I also got curious about the order of the instructions, the first method seems to alternate other instructions sal>or>sal>or>sal>or
, while the second one is more uniform sal>sal>sal>or>or>mov>or
does this have some significant effect in the performance say for example if we are dealing with a larger word?
Two methods
int method1(unsigned char byte4, unsigned char byte3, unsigned char byte2, unsigned char byte1)
{
int combine = 0;
combine = byte4;
combine <<=8;
combine |= byte3;
combine <<=8;
combine |= byte2;
combine <<=8;
combine |= byte1;
return combine;
}
int method2(unsigned char byte4, unsigned char byte3, unsigned char byte2, unsigned char byte1)
{
int combine = 0, temp;
temp = byte4;
temp <<= 24;
combine |= temp;
temp = byte3;
temp <<= 16;
combine |= temp;
temp = byte2;
temp <<= 8;
combine |= temp;
temp = byte1;
combine |= temp;
return combine;
}
Disassembly
// method1(unsigned char, unsigned char, unsigned char, unsigned char):
movzx edi, dil
movzx esi, sil
movzx edx, dl
movzx eax, cl
sal edi, 8
or esi, edi
sal esi, 8
or edx, esi
sal edx, 8
or eax, edx
ret
// method2(unsigned char, unsigned char, unsigned char, unsigned char):
movzx edx, dl
movzx ecx, cl
movzx esi, sil
sal edi, 24
sal edx, 8
sal esi, 16
or edx, ecx
or edx, esi
mov eax, edx
or eax, edi
ret
This might be "premature optimization", but I just want to know if there is a difference.
CodePudding user response:
Without optimizations, method 2 seems to be a tiny bit faster.
This is an online benchmark of the code provided: https://quick-bench.com/q/eyiiXkxYVyoogefHZZMH_IoeJss
However, it is difficult to get accurate metrics from tiny operations like this.
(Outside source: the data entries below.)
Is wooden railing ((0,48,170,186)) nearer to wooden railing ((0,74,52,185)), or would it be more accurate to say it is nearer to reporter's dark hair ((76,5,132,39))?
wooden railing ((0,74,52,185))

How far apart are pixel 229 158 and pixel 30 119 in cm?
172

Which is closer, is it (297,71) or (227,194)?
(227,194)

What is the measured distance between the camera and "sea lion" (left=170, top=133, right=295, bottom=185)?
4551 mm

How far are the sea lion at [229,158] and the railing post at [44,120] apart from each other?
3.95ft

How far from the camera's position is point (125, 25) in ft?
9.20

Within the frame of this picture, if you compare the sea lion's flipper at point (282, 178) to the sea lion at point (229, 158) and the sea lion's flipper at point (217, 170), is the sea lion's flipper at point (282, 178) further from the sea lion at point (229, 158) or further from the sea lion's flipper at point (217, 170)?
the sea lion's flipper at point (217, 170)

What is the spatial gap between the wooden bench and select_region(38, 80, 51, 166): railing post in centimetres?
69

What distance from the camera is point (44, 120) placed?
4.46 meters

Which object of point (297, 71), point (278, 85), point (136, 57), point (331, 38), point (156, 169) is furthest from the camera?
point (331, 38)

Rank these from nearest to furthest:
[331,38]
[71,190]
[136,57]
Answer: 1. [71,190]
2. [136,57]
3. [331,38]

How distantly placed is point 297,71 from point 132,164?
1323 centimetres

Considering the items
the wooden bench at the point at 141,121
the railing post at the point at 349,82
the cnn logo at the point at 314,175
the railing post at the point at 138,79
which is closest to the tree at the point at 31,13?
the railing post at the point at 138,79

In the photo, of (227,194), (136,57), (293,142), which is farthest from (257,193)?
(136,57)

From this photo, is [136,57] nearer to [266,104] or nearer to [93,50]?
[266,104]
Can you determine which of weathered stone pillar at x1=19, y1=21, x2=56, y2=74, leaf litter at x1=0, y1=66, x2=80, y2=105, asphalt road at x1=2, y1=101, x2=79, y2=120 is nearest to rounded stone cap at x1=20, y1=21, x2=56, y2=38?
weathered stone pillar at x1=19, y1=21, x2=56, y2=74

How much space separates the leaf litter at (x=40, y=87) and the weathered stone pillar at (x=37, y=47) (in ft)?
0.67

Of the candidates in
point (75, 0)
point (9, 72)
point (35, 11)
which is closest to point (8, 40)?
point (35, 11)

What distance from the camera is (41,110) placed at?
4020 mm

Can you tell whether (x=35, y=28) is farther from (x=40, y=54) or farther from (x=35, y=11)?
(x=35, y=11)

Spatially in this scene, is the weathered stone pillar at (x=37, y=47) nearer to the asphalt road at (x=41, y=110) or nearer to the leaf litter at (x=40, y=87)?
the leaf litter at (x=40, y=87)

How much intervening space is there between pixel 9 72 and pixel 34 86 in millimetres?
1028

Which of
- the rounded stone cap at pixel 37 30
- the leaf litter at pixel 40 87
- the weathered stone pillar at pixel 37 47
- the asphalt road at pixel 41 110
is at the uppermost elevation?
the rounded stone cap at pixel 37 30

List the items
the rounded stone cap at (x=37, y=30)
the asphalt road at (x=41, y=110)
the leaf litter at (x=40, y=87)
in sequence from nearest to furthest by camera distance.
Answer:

It also depends on the speed of the instructions on a given CPU (different instructions can take more or less clock cycles).
Furthermore, bitwise operators tend to be pretty fast since they are "basic" instructions.
So the real answer, would be to benchmark it on your target machine to see which one is faster.
CodePudding user response:
I completely agree with Émerick Poulin:
So the real answer, would be to benchmark it on your target machine to see which one is faster.
Nevertheless, I created a "method3()", and disassembled all three with gcc version 10.3.0, with -O0 and -O2, Here's a summary of the -O2 results:
Method3:
int method3(unsigned char byte4, unsigned char byte3, unsigned char byte2, unsigned char byte1)
{
int combine = (byte4 << 24)|(byte3<<16)|(byte2<<8)|byte1;
return combine;
}
gcc -O2 -S:
;method1:
sall $8,